Brian sat at the hotel bar, overlooking the resort swimming pool, the beach, and the ocean beyond. He took another swig from his third sweet and strong Mai Tai.
“Don’t move,” he heard the soft whisper behind his right ear. He froze.
Slap! The sting of the palm on his neck rang out.
“That was a very large mosquito. Hold on, I’ll wipe it off,” said a woman, who was now speaking in a normal voice. He dared not move until she wiped something, presumably the afore-mentioned mosquito, off his neck. Then, he swiveled in his chair, looking over to faced his rescuer/attacker.

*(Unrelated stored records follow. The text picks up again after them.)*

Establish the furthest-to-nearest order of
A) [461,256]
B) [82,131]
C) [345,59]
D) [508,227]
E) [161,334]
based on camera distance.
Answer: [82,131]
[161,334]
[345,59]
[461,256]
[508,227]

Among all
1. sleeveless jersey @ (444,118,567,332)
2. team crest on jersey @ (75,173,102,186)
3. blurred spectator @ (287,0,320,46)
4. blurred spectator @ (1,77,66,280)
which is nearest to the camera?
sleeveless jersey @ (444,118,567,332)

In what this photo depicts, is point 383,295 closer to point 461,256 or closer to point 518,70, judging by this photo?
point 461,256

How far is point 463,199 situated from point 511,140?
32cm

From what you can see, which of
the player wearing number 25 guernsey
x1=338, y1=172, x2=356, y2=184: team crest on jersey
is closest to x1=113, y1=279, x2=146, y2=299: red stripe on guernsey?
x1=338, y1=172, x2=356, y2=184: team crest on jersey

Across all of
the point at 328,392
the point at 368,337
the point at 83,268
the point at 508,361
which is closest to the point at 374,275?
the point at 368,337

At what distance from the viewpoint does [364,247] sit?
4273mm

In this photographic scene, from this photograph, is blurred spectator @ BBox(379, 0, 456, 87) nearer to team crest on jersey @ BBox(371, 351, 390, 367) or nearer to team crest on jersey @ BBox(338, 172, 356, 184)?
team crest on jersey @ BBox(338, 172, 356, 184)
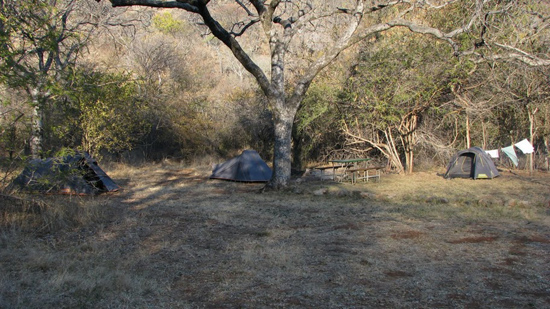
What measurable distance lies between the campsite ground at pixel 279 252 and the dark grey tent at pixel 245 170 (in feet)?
13.4

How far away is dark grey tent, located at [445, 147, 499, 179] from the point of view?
50.9 ft

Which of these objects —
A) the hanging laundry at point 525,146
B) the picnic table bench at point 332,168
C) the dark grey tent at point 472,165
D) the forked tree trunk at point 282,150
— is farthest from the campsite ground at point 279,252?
the hanging laundry at point 525,146

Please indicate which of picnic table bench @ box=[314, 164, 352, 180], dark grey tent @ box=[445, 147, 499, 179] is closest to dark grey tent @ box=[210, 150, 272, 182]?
picnic table bench @ box=[314, 164, 352, 180]

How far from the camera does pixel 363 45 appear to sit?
1783cm

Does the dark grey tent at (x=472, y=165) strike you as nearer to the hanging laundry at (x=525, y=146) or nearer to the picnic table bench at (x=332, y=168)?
the hanging laundry at (x=525, y=146)

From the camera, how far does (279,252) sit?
256 inches

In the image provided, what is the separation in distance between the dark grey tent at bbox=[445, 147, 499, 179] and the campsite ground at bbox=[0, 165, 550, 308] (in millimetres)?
3532

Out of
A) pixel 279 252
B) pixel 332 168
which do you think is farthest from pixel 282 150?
pixel 279 252

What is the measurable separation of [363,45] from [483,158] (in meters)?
6.27

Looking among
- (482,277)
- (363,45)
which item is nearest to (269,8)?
(363,45)

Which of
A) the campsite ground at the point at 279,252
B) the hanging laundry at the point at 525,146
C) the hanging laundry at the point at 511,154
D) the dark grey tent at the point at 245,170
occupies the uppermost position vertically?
the hanging laundry at the point at 525,146

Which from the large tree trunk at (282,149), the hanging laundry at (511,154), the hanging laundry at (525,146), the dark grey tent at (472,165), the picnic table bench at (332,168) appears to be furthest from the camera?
the hanging laundry at (511,154)

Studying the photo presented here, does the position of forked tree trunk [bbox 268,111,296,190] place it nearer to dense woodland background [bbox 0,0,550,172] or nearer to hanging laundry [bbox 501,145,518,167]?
dense woodland background [bbox 0,0,550,172]

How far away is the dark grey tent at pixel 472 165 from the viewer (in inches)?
611
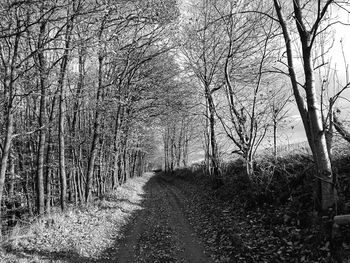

She was large, in every sense, tall and fat, her mass of short, blond curls bounced under a bright pink kerchief, but her smile also had large dimples and she looked happy. Her blue eyes crinkled with merriment as she thrust her right hand at him, “Brandi, with an ‘i,’” she said.
“Brian, also with an ‘i,’” he answered, as she pumped his hand enthusiastically. She laughed — a low giggle, as if it was the cleverest thing she’d ever heard.
“I am ever so glad I saved your life, or at least the quality of your life. You never know what diseases those suckers carry,” Brandi said.
“Well, thank you so much for saving me. Is that an Australian accent I hear?” Brian asked.
“Close, but no cigar. I’m a Kiwi — that’s a New Zealander for you, Yanks,” she answered.
“Good to know, Brandi from New Zealand. Only you don’t get a cigar either, I’m Canadian,” Brian corrected her and finished his drink.
Brandi laughed again and said, “Oh no! Sorry, mate. Let me buy you another drink to make up for the insult.” Before he could speak, she motioned the bartender over and said, “One more Mai Tai for my friend Brian with an i.”
The drink arrived and while he sipped, she added, “My mistake, Brian. I really can’t hear your accent at all. My husband says I am completely tone deaf,” it sounded like she said “tone diff.” “He’s not wrong.”
She just seemed so lively, sitting in the Hawaiian hotel bar. She seemed like a person who had fun no matter where they were. Brandi looked out into the street and clapped her hands.